17
votes

Long story short, I have done several prototypes of interactive software. I use pygame now (python sdl wrapper) and everything is done on CPU. I am starting to port it to C now and at the same time search for the existing possibilities to use some GPU power to entlast the CPU from redundant operations. However I cannot find a good "guideline" what exact technology/tools should I pick in my situation. I just read plethora of docs, it drains my mental powers very fast. I am not sure if it is possible at all, so I'm puzzled.
Here I've made a very rough sketch of my typical application skeleton that I develop, but given that it uses GPU now (note, I have almost zero practical knowledge about GPU programming). Still important is that data types and functionality must be exactly preserved. Here it is:
enter image description here

So F(A,R,P) is some custom function, for example element substitution, repetition, etc. Function is presumably constant in program lifetime, rectangle's shapes generally are not equal with A shape, so it is not in-place calculation.

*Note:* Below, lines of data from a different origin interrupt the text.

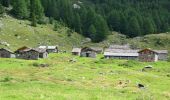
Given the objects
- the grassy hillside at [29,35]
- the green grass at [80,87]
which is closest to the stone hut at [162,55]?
the grassy hillside at [29,35]

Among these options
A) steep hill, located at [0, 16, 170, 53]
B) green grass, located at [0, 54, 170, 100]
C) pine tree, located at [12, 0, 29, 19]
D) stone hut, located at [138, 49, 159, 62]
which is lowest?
green grass, located at [0, 54, 170, 100]

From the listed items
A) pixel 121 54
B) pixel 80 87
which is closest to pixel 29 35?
pixel 121 54

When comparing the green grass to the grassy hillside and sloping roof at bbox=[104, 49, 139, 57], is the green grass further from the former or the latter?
the grassy hillside

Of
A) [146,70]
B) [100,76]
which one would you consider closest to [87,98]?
[100,76]

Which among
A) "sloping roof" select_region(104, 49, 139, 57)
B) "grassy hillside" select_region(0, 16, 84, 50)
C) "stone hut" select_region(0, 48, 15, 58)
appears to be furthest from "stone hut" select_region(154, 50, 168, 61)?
"stone hut" select_region(0, 48, 15, 58)

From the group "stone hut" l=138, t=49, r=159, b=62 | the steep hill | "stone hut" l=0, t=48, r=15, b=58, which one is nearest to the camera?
"stone hut" l=0, t=48, r=15, b=58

So they are simply generated whith my functions. Examples of F: repeat rows and columns of A; substitute values with values from Substitution tables; compose some tiles into single array; any math function on A values, etc. As said all this can be easily made on CPU, but app must be really smooth. BTW in pure Python it became just unusable after adding several visual features, which are based on numpy arrays. Cython helps to make fast custom functions but then the source code is already kind of a salad.

Question:

  • Does this schema reflect some (standart) technology/dev.tools?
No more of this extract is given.